Link all’intervista in inglese Notes & Commentaries
Quella che segue è la trascrizione di un’intervista al
celebre storico britannico E. H. Carr come pubblicata dalla New Left
Review nel 1978, col titolo “La sinistra oggi”. Carr, uno dei primi
seri specialisti della storia russa e sovietica (forse un po’ datato ma ancora
utile e leggibile), all’epoca aveva ottantasei anni. Pur non
essendo mai stato comunista, egli si identificava chiaramente con la
sinistra politica, dedicando gran parte dei suoi sforzi accademici a combattere
la storiografia conservatrice e liberale (Whig). Ciò nonostante, per una significativa parte della
sua carriera non fu un accademico, lavorando presso il Foreign Office, ed in
seguito come vicedirettore del Times, due organi non certo noti per la loro
vicinanza alla sinistra. Questo gli consentì di avere una prospettiva ampia e
non settaria sugli eventi.
Il discorso di Carr tocca questioni ancor’oggi rilevanti per
il comunismo, a dispetto del fatto che l’articolo qui riprodotto abbia ormai
più di trent’anni. Per molti versi, esso è rappresentativo della disillusione
della sinistra post-stalinista. Disillusione allora talmente profonda in alcuni
comunisti, e frutto dello scontro tra la realtà e le loro aspettative, da
spingerli a trarre conclusioni opposte e divenire rabbiosi esponenti della
destra. Carr, d’altra parte, non seguì tale percorso, conservando una
prospettiva più distante e dunque maggiormente obiettiva, nonché meno isterica.
Ancor più importante, egli non solo fu in grado di separare il grano dal loglio
nell’esperienza comunista, e ciò nonostante l’enorme pressione accademica e
politica esercitata contro di lui (persino Orwell lo considerava pericoloso),
ma ebbe anche la capacità in età avanzata di analizzare correttamente gli
sviluppi politici ricorrendo al metodo di Marx. Meglio di tanti comunisti, in
particolare i cosiddetti “eurocomunisti”, esaminò gli sviluppi nelle
relazioni economiche che avevano avuto luogo dopo la morte di Marx e, in particolare,
dopo la Seconda guerra mondiale, indicando, inoltre, la sempre più
aristocratica e compromessa condizione della classe operaia nelle nazioni più
sviluppate, se comparata con quella dei paesi caratterizzati da
un’industria, e dunque, un proletariato sottosviluppati. Senza timore di trarre
le conclusioni necessarie, diede un forte impulso ad una migliore comprensione
storica di tale fenomeno, il quale a posteriori diverrà generalmente accettato
come una delle decisive rotture storiche del XX secolo.

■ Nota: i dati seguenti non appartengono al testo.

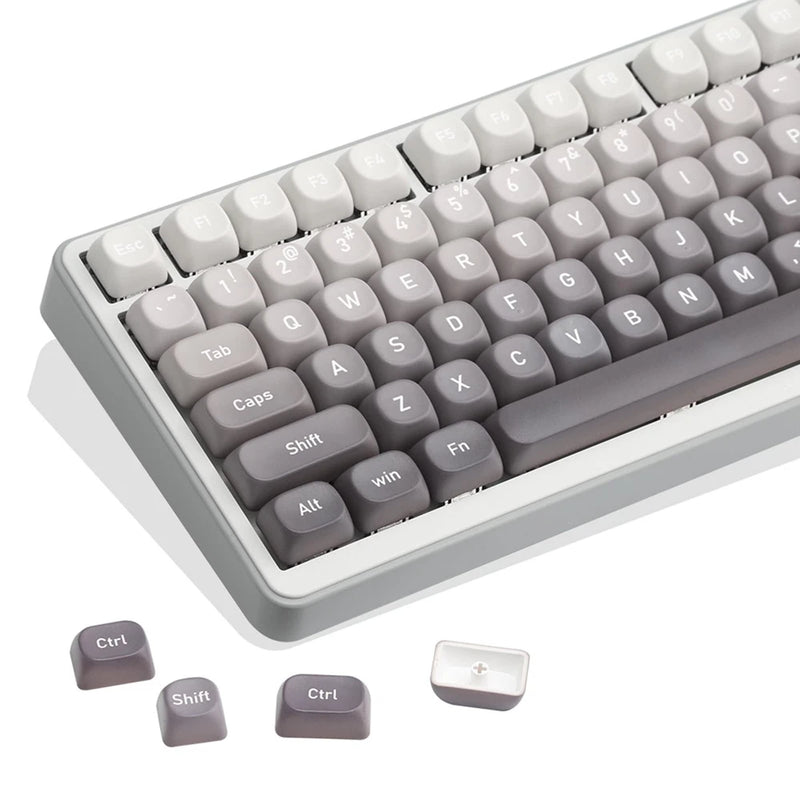 Pbt Moa Keycaps,5 Side Dye Sublimation Rounded Keycaps,Custom Keyboard Keycap... Model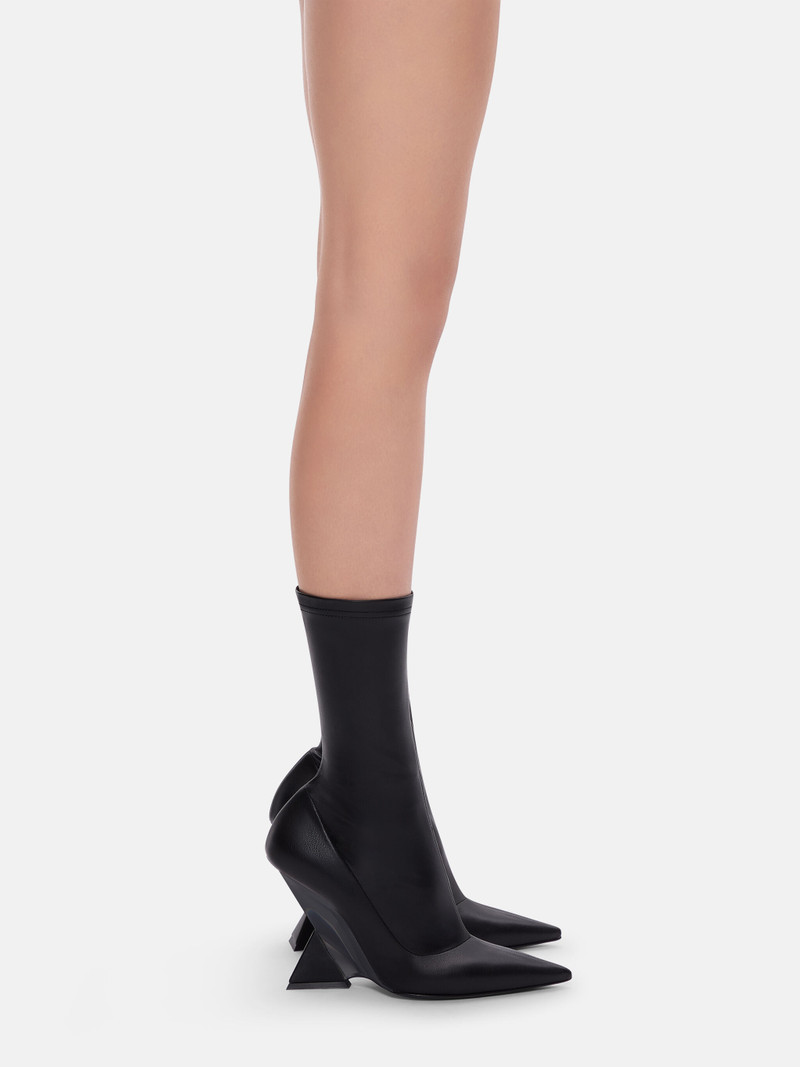 THE ATTICO ''CHEOPE'' BLACK BOOT outlook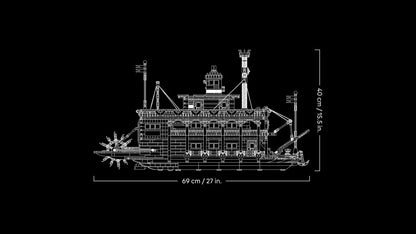 Bateau à vapeur fluvial (21356)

La fama di Carr non è legata esclusivamente alla sua
eccellente analisi della storia economica sovietica, campo nel quale è stato un
pioniere insieme a R. W. Davies, bensì è dovuta in egual misura al suo lavoro
storiografico Sei lezioni sulla storia. Un libro generalmente
considerato come l’espressione maggiore della scrittura
storiografica moderna, una presa di distanza dalla vecchia storia
Whig, così come da un certo positivismo sterile e conservatore (à la Namier). In esso viene inaugurata un’epoca in cui il
mestiere dello storico, in maniera crescente, è stato visto come un
particolare modo di selezionare e disporre gli elementi storici, che si
vogliano o meno definire questi ultimi “fatti storici”; e nel fare ciò, ha
aperto la strada, sostenendole, a quelle modalità di scrittura
storiografica che hanno enfatizzato inediti trattamenti di materiali
esistenti e ignorati, allo scopo di condurre alla ribalta segmenti sino ad
allora oscuri della storia, quali la storia sociale, quella delle donne, del
quotidiano e così via. Il clima generale instaurato dall’ascesa della New Left
e dall’influenza del gruppo degli storici vicini al PCGB, particolarmente in
Gran Bretagna, ha senz’altro avuto un ruolo. Altro aspetto importante del
contributo fornito da Carr alla storiografia, nel libro in questione come in
altri, è la sua rivendicazione dell’idea di progresso nella storia, come
prerequisito necessario al fine di rendere la disciplina storica un’impresa, in
primo luogo, comprensibile ed utile. Il tutto senza invocare il deus ex
machina del Geist o concezioni analoghe, cosa di per
sé degna di nota, per quanto anche un prodotto della peculiare avversione
britannica nei confronti della filosofia della storia. Gran parte di questa
intervista e da vedersi sotto questa luce, compresi i riferimenti al
lavoro succitato. Poiché è essenziale difendere l’idea di progresso nella
storia senza cadere nella trappola del progressismo o idealismo whig, Edward
Hallett Carr è stato un grande storico anche solo per quest’unico motivo.